Provided passage
========================

Safe Shippers to Canada: “Don’t SpOIL Our Waters!” Comments due Nov 20, 2018.

NEB Comments Nov 20 2018


Since 2014, Safe Shippers have been sending comment letters to Canada’s National Energy Board (NEB) in order to protect our shorelines and our Southern Resident Killer Whales (SRKW) from the Trans Mountain Pipeline Expansion project — the vessels from which would be carrying diluted bitumen (dilbit) Alberta Tar Sands right through critical orca habitat.

Also since 2014, the Southern Resident orcas have lost 9 family members.

Today, we continue to tell the NEB that this project’s profit margin does not justify the risk of a dilbit spill in the Salish Sea, threatening the already fragile existence of the SRKWs.

Does this feel like déjà vu?

========================

Given material
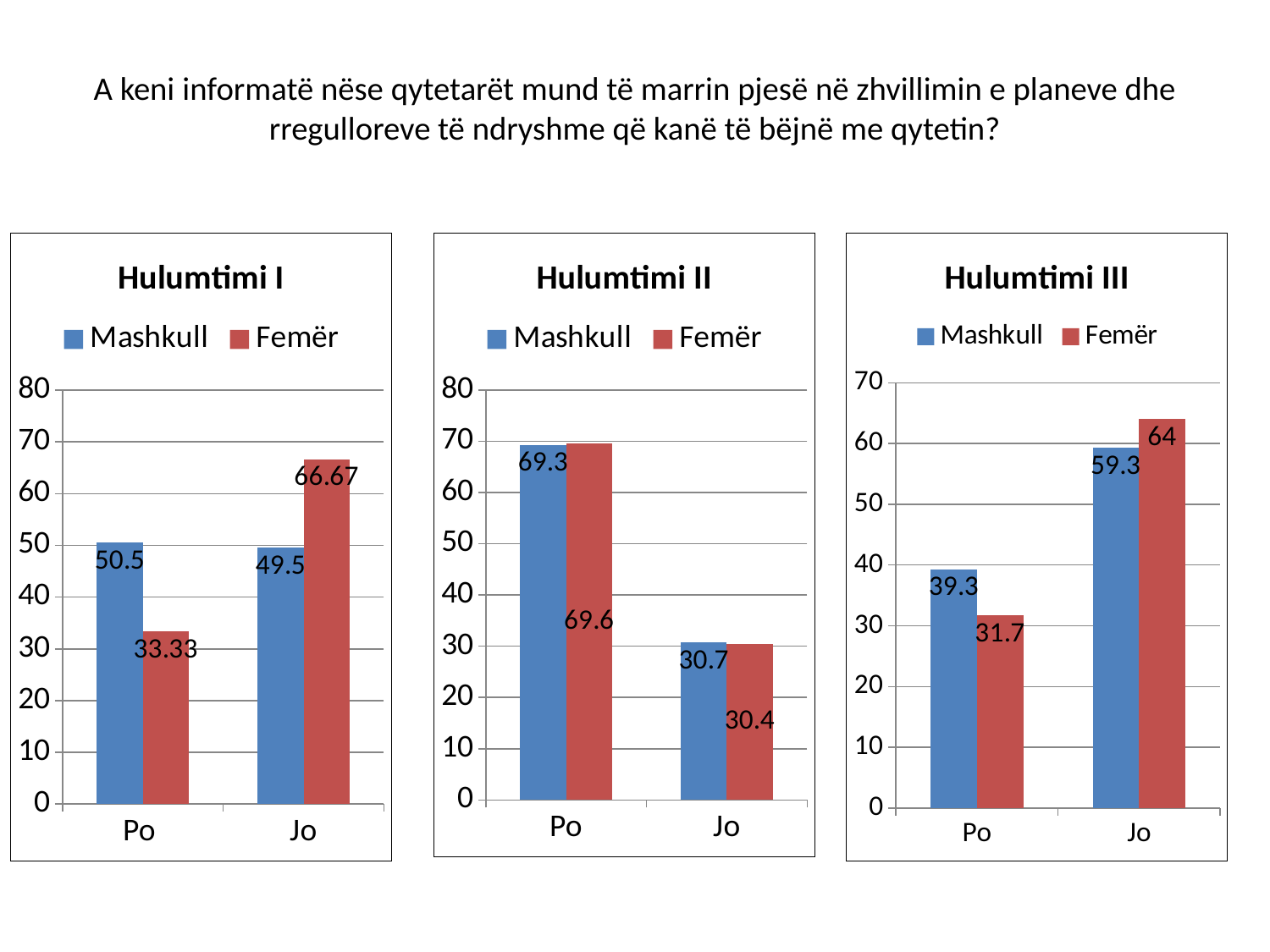
In the Hulumtimi III chart, what is the difference between the Mashkull and Femër values for Po? 7.6 In the Hulumtimi III chart, what is the value for Mashkull in the Po category? 39.3 In the Hulumtimi III chart, which is larger in the Jo category, Mashkull or Femër? Femër In the Hulumtimi II chart, which category has the lowest Femër value? Jo In the Hulumtimi II chart, what is the value for Femër in the Po category? 69.6 In the Hulumtimi II chart, what is the value for Mashkull in the Jo category? 30.7 How many series does the legend of the Hulumtimi I chart list? 2 In the Hulumtimi I chart, what is the difference between the Femër values for Jo and Po? 33.34 In the Hulumtimi III chart, what is the value for Femër in the Jo category? 64 In the Hulumtimi I chart, what is the value for Femër in the Jo category? 66.67 In the Hulumtimi I chart, what is the value for Mashkull in the Po category? 50.5 What kind of chart is the Hulumtimi II chart? Bar chart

========================

Work instructions
a) According to the Safe Shippers notice, how many family members have the Southern Resident orcas lost since 2014?
b) Retype the part of the Safe Shippers notice starting at "Safe Shippers to" and ending at "like déjà vu?".

Answers for the tasks
a) Nine family members.

b)
Safe Shippers to Canada: “Don’t SpOIL Our Waters!” Comments due Nov 20, 2018.

NEB Comments Nov 20 2018


Since 2014, Safe Shippers have been sending comment letters to Canada’s National Energy Board (NEB) in order to protect our shorelines and our Southern Resident Killer Whales (SRKW) from the Trans Mountain Pipeline Expansion project — the vessels from which would be carrying diluted bitumen (dilbit) Alberta Tar Sands right through critical orca habitat.

Also since 2014, the Southern Resident orcas have lost 9 family members.

Today, we continue to tell the NEB that this project’s profit margin does not justify the risk of a dilbit spill in the Salish Sea, threatening the already fragile existence of the SRKWs.

Does this feel like déjà vu?